── SELECTED TEXT

Yan Zhao May 31, 2024, 11:41 p.m. UTC | #1
On Wed, May 29, 2024 at 10:52:31PM -0600, Alex Williamson wrote:
> With the vfio device fd tied to the address space of the pseudo fs
> inode, we can use the mm to track all vmas that might be mmap'ing
> device BARs, which removes our vma_list and all the complicated lock
> ordering necessary to manually zap each related vma.
> 
> Note that we can no longer store the pfn in vm_pgoff if we want to use
> unmap_mapping_range() to zap a selective portion of the device fd
> corresponding to BAR mappings.
> 
> This also converts our mmap fault handler to use vmf_insert_pfn()
> because we no longer have a vma_list to avoid the concurrency problem
> with io_remap_pfn_range().  The goal is to eventually use the vm_ops
> huge_fault handler to avoid the additional faulting overhead, but
> vmf_insert_pfn_{pmd,pud}() need to learn about pfnmaps first.

────

▸ JOBS
1 > Repeat the passage of the vfio patch message that begins at the words "Yan Zhao May" and stops after the words "to use vmf_insert_pfn()".
2 > Carry the vfio mmap patch message forward, writing the next part after its last sentence.

── RECORDS

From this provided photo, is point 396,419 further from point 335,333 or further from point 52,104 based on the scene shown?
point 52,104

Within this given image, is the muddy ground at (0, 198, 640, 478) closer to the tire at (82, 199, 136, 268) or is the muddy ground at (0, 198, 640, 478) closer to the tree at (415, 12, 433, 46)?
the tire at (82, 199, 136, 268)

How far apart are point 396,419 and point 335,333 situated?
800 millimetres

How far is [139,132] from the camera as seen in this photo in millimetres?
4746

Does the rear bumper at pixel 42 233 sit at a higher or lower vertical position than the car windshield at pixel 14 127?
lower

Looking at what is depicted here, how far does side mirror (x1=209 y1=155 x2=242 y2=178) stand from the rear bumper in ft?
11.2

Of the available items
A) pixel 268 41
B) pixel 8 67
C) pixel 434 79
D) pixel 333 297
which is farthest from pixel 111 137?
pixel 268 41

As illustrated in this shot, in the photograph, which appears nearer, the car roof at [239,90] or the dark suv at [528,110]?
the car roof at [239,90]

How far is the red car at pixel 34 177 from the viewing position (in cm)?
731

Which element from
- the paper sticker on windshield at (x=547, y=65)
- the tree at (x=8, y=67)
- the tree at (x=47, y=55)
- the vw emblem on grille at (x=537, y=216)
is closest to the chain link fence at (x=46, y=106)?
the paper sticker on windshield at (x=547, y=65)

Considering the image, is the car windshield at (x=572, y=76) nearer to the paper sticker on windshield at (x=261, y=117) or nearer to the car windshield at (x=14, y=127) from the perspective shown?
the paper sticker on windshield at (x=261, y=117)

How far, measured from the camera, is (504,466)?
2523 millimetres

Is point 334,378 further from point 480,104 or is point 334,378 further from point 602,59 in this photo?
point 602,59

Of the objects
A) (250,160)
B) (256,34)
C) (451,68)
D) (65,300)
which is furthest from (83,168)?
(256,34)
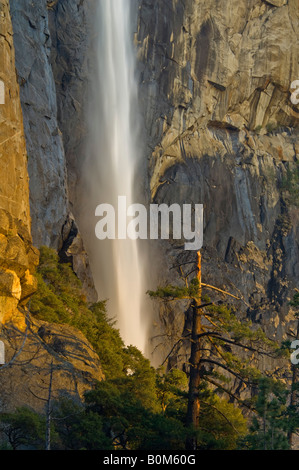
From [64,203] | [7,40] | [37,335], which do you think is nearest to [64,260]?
[64,203]

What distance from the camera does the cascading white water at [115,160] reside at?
4534 cm

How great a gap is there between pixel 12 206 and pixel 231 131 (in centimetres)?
3526

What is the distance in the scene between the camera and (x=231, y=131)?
57406 mm

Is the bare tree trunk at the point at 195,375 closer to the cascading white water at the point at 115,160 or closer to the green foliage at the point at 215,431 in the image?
the green foliage at the point at 215,431

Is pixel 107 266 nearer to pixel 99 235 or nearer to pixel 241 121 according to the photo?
pixel 99 235

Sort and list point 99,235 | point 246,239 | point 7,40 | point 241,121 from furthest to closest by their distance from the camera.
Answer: point 241,121 < point 246,239 < point 99,235 < point 7,40

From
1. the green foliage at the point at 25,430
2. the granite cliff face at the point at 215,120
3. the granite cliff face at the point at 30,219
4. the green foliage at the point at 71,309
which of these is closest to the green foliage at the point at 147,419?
the green foliage at the point at 25,430

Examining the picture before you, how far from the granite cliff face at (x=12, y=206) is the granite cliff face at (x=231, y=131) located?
22324 millimetres

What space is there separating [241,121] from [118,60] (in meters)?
13.9

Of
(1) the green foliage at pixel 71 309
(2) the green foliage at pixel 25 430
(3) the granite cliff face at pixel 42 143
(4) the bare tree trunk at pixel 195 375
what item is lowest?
(2) the green foliage at pixel 25 430

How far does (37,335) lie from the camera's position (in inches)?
829

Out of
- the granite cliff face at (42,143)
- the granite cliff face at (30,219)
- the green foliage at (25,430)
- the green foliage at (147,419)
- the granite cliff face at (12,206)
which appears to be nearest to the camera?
the green foliage at (147,419)

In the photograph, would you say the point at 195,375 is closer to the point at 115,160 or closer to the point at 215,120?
the point at 115,160

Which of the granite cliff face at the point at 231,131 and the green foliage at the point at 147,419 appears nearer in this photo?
the green foliage at the point at 147,419
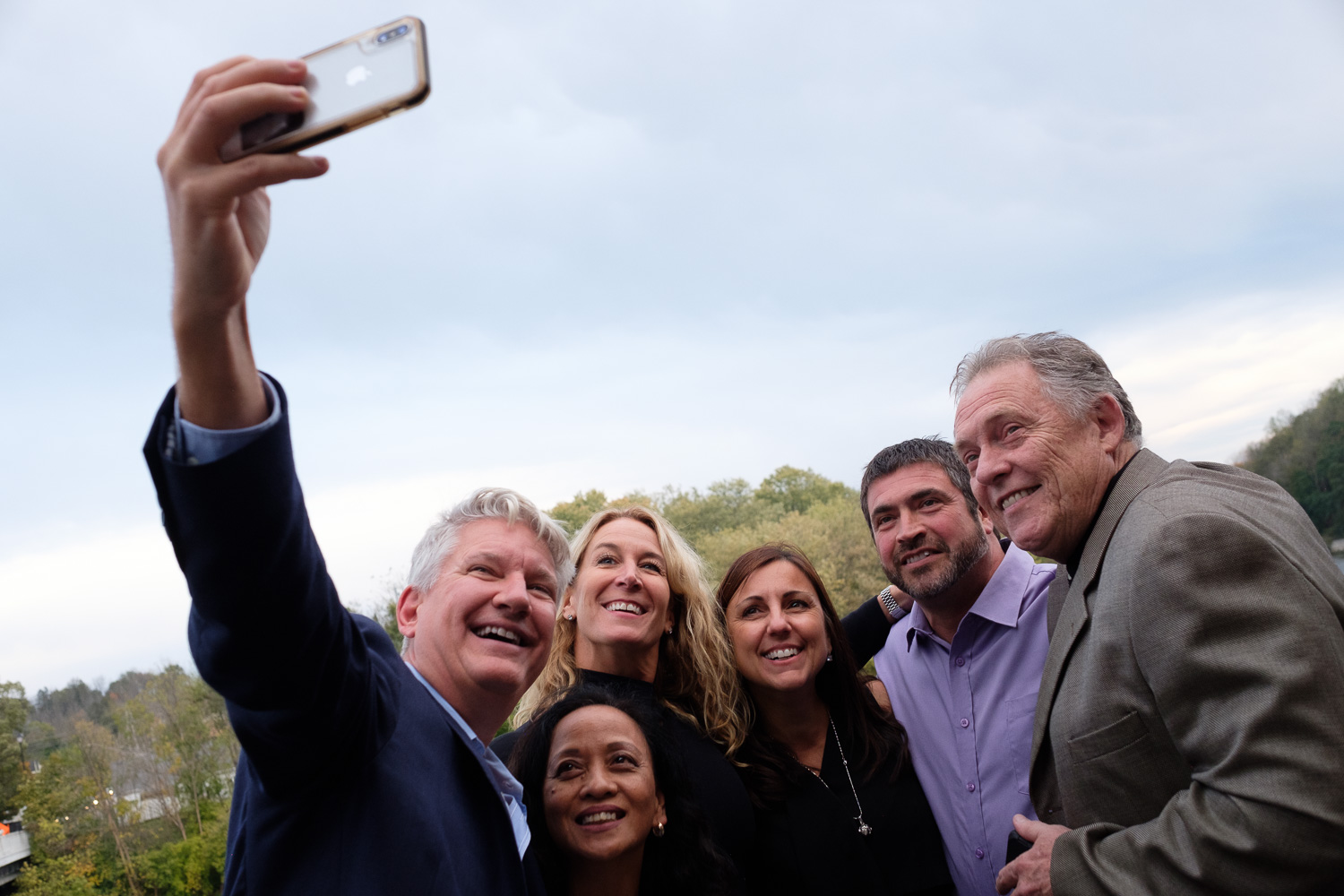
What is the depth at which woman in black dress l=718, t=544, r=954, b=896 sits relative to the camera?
3941 mm

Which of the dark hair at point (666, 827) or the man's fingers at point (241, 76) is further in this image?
the dark hair at point (666, 827)

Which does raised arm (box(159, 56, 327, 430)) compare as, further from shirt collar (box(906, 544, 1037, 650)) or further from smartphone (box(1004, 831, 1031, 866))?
shirt collar (box(906, 544, 1037, 650))

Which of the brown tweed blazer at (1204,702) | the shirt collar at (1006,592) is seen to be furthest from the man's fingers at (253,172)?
the shirt collar at (1006,592)

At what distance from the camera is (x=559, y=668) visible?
477 centimetres

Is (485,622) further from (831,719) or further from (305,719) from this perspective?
(831,719)

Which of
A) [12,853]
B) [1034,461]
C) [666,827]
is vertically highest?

────

▸ ANSWER LIST
1 >
Yan Zhao May 31, 2024, 11:41 p.m. UTC | #1
On Wed, May 29, 2024 at 10:52:31PM -0600, Alex Williamson wrote:
> With the vfio device fd tied to the address space of the pseudo fs
> inode, we can use the mm to track all vmas that might be mmap'ing
> device BARs, which removes our vma_list and all the complicated lock
> ordering necessary to manually zap each related vma.
> 
> Note that we can no longer store the pfn in vm_pgoff if we want to use
> unmap_mapping_range() to zap a selective portion of the device fd
> corresponding to BAR mappings.
> 
> This also converts our mmap fault handler to use vmf_insert_pfn()

2 >
>
Do we also consider looped vmf_insert_pfn() in mmap fault handler? e.g.
for (i = vma->vm_start; i < vma->vm_end; i += PAGE_SIZE) {
	offset = (i - vma->vm_start) >> PAGE_SHIFT;
	ret = vmf_insert_pfn(vma, i, base_pfn + offset);
	if (ret != VM_FAULT_NOPAGE) {
		zap_vma_ptes(vma, vma->vm_start, vma->vm_end - vma->vm_start);
		goto up_out;
	}
}

Thanks
Yan
Alex Williamson June 1, 2024, 5:18 a.m. UTC | #2
On Sat, 1 Jun 2024 07:41:27 +0800
Yan Zhao <yan.y.zhao@intel.com> wrote:

> On Wed, May 29, 2024 at 10:52:31PM -0600, Alex Williamson wrote:
> > With the vfio device fd tied to the address space of the pseudo fs
> > inode, we can use the mm to track all vmas that might be mmap'ing
> > device BARs, which removes our vma_list and all the complicated lock
> > ordering necessary to manually zap each related vma.
> > 
> > Note that we can no longer store the pfn in vm_pgoff if we want to use
> > unmap_mapping_range() to zap a selective portion of the device fd
> > corresponding to BAR mappings.
> > 
> > This also converts our mmap fault handler to use vmf_insert_pfn()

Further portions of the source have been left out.